- **Petunjuk dan Ketentuan**:
Jawablah pertanyaan berikut berdasarkan resensi buku di bawah.
(a) Penerbit mana yang menerbitkan buku yang diulas?
(b) Berapa tebal buku itu?
(c) Apa yang baru dibeli tokoh Aku sebelum lewat di depan vila?

- **Teks Dokumen**:
►
Seekor Bebek yang Mati di Pinggir Kali: Kemelut Manusia Modern dalam cerita Obrolan Sederhana


Judul: Seekor Bebek yang Mati di Pinggir Kali
Penulis: Puthut EA
Penerbit: Insist Press
Edisi: Maret 2009
Tebal: xii + 160 halaman
ISBN: 978-602-8384-20-9

ADA tiga hal ditemui dari Obrolan Sederhana dalam kumcer Puthut EA, Seekor Bebek Yang Mati di Pinggir Kali. Pertama, esensi manusia sebagai makhluk sosial. Kedua, sebagai makhluk sosial, selalu ada dorongan untuk berinteraksi walau dua orang itu tidak diperantai keakraban

Dan yang ketiga,  obrolan remeh temeh dari dua orang yang tidak saling kenal, dan hanya dipertemukan lantaran tidak sengaja, bisa menjadi pintu masuk kepada sebuah problem yang lebih pelik: permenungan atas centang-perenang kehidupan manusia.

Obrolan Sederhana dimulai dari tokoh Aku yang tak sengaja dipertemukan dengan seseorang akibat hujan. Di cerita itu, si Aku secara kebetulan lewat di depan vila seseorang yang tak dikenal pasca membeli rokok. Tak dinyana ketika si Aku lewat, seseorang di balik pagar mengajaknya masuk berteduh dari lebatnya hujan.
◄
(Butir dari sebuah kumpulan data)
►
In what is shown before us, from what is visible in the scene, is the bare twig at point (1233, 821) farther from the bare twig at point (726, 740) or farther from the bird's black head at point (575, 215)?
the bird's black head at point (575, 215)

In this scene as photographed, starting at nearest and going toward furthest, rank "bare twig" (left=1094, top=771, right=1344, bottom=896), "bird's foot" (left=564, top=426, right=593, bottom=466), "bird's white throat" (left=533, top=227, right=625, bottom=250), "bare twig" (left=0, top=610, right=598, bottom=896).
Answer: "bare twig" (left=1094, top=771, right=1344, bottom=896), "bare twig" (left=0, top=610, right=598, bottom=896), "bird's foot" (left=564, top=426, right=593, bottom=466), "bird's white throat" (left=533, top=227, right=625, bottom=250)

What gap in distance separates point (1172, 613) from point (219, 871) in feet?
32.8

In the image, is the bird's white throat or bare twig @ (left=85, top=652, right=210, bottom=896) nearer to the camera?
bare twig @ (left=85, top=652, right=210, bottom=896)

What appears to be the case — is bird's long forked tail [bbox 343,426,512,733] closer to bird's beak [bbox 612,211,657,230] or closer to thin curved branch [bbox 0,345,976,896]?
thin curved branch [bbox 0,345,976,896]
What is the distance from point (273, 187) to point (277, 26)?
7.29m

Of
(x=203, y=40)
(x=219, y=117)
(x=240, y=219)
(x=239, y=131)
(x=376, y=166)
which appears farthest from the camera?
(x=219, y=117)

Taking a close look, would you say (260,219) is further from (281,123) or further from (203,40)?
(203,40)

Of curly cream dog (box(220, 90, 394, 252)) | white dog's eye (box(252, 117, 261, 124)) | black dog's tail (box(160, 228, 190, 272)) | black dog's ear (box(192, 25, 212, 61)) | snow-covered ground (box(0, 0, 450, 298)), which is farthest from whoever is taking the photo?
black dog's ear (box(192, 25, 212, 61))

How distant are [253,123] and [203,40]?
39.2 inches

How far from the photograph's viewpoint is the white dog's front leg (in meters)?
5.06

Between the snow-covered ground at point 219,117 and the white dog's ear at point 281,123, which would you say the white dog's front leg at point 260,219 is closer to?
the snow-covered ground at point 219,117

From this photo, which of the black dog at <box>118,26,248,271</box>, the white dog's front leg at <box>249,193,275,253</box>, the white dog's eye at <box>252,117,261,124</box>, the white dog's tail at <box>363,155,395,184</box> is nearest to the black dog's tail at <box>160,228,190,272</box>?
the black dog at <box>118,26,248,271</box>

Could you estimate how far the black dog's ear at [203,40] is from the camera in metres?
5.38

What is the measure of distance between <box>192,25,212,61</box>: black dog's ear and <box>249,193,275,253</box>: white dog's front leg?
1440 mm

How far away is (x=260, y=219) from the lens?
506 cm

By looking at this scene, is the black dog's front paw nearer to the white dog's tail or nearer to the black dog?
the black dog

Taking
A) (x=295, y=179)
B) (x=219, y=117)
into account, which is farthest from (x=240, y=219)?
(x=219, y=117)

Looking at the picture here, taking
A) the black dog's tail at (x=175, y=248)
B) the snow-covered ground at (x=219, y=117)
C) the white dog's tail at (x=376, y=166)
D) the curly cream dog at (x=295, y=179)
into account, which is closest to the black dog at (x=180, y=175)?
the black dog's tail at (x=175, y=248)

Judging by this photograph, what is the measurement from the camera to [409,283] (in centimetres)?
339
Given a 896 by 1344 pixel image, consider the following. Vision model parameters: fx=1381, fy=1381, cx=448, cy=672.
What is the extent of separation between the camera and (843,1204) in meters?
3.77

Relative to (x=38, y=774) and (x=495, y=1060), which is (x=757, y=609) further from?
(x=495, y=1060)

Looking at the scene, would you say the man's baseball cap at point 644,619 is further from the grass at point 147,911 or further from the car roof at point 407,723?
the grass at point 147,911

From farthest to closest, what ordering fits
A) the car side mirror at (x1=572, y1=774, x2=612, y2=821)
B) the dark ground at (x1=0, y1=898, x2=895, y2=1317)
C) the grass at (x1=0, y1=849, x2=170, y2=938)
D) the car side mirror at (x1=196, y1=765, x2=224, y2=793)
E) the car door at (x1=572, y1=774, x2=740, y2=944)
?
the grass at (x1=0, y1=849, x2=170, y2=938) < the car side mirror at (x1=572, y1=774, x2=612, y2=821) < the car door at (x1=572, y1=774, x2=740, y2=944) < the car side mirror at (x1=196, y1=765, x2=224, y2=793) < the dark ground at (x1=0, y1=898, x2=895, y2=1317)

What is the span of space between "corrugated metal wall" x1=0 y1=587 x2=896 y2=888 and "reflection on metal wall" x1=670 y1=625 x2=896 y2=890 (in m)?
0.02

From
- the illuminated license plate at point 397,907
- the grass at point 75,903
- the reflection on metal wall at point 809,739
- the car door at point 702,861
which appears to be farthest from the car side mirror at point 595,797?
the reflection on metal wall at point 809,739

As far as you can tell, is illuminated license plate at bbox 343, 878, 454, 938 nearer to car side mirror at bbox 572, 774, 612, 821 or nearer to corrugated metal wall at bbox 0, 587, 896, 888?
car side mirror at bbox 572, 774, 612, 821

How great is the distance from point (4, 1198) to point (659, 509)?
◄
- **Jawaban**:
(a) Insist Press.
(b) xii + 160 halaman.
(c) Rokok.